Environment: IBM DataStage, Teradata, Teradata utilities, Oracle, Business Objects, DB2, SQL Assistant, Shell Scripting, Perl, AIX 5.2 and ERwin.
Sr. Software Engineer
Confidential, Richardson, TX
Responsibilities:
- Designed and implemented Bulk NE Addition feature to add multiple NEs of different NE Model types to CTM.
- Implemented CTM’s proprietary notification mechanism for events and alarms.
- Designed and implemented IPS (intelligent protection switching) module according to Resilient Packet Ring (RPR) specification.

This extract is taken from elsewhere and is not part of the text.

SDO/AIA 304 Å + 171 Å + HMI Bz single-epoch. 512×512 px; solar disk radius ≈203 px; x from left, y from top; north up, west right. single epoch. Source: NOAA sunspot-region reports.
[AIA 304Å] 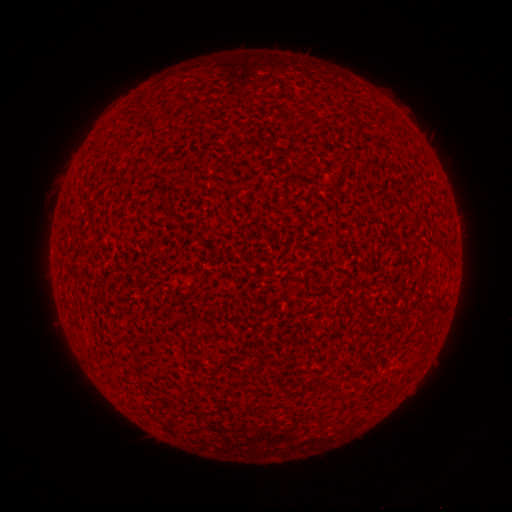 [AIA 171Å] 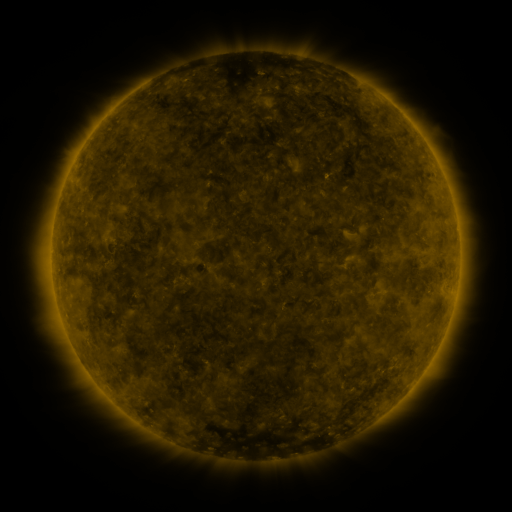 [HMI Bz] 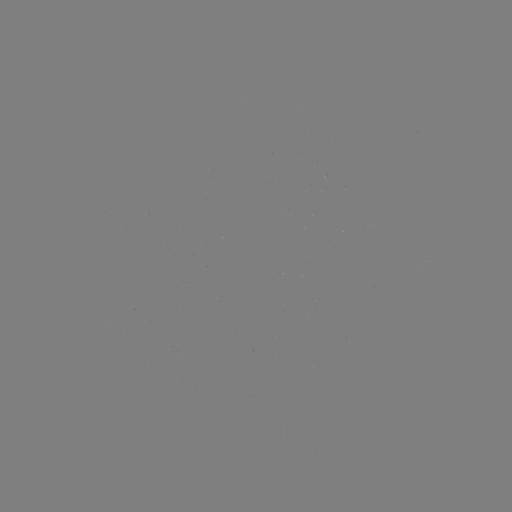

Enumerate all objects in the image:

Skills: C/C++, Java, XML, CORBA, VisiBroker, JacORB, JProbe, Oracle, Toad, OOAD, Clear Case, and Rational Rose
Software Engineer
Confidential, Clearwater FL
Responsibilities:
- Worked on an embedded platform developed for building test equipments for Telecom networks ranging from DS1, DS3, SDH, and SONET to ATM up to rates of 10G. CORBA Server provided the remote access capability to this platform.
Skills: C/C++, CORBA, VisiBroker, RogueWave, Java, OOAD, PVCS, Rational Rose, UML and Win NT-E.